- **EXERCISE GOAL**: Please put every line of the entries, from the line containing "How far from the" through the end of the entries, into a Markdown table with the columns Row and Line, leaving out blank lines.

- **Dataset excerpt**:
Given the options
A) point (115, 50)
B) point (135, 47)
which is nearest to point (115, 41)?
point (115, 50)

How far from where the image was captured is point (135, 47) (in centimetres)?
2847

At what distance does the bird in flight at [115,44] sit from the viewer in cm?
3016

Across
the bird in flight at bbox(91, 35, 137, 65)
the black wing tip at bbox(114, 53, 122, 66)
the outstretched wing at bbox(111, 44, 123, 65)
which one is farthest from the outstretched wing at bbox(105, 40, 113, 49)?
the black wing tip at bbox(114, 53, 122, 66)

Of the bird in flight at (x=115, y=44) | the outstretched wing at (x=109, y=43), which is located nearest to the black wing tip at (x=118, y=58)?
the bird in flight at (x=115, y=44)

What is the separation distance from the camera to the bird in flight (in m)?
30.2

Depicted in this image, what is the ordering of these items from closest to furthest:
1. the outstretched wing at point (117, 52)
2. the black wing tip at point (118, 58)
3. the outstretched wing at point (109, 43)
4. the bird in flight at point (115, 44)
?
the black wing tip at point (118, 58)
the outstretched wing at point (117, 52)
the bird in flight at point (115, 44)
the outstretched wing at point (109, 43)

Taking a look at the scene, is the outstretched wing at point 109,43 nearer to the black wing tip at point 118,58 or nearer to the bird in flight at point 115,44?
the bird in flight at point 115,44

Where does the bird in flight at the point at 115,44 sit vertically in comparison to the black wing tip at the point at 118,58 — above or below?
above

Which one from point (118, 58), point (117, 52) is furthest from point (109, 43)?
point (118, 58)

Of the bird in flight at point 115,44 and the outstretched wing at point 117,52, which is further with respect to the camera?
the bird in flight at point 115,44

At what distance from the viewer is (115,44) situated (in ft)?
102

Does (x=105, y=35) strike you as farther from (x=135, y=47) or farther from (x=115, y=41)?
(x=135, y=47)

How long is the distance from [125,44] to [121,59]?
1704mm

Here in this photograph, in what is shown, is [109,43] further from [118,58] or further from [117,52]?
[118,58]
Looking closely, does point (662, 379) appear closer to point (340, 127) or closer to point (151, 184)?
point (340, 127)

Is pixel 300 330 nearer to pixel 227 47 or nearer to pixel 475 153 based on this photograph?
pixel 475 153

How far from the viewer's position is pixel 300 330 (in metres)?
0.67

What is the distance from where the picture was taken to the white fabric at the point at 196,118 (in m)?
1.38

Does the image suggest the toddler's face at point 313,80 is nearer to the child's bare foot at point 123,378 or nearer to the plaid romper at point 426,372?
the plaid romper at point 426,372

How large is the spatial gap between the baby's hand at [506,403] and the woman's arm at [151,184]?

- **RESULT**:
| Row | Line |
|---|---|
| 1 | How far from the viewer's position is pixel 300 330 (in metres)? |
| 2 | 0.67 |
| 3 | What is the distance from where the picture was taken to the white fabric at the point at 196,118 (in m)? |
| 4 | 1.38 |
| 5 | Does the image suggest the toddler's face at point 313,80 is nearer to the child's bare foot at point 123,378 or nearer to the plaid romper at point 426,372? |
| 6 | the plaid romper at point 426,372 |
| 7 | How large is the spatial gap between the baby's hand at [506,403] and the woman's arm at [151,184]? |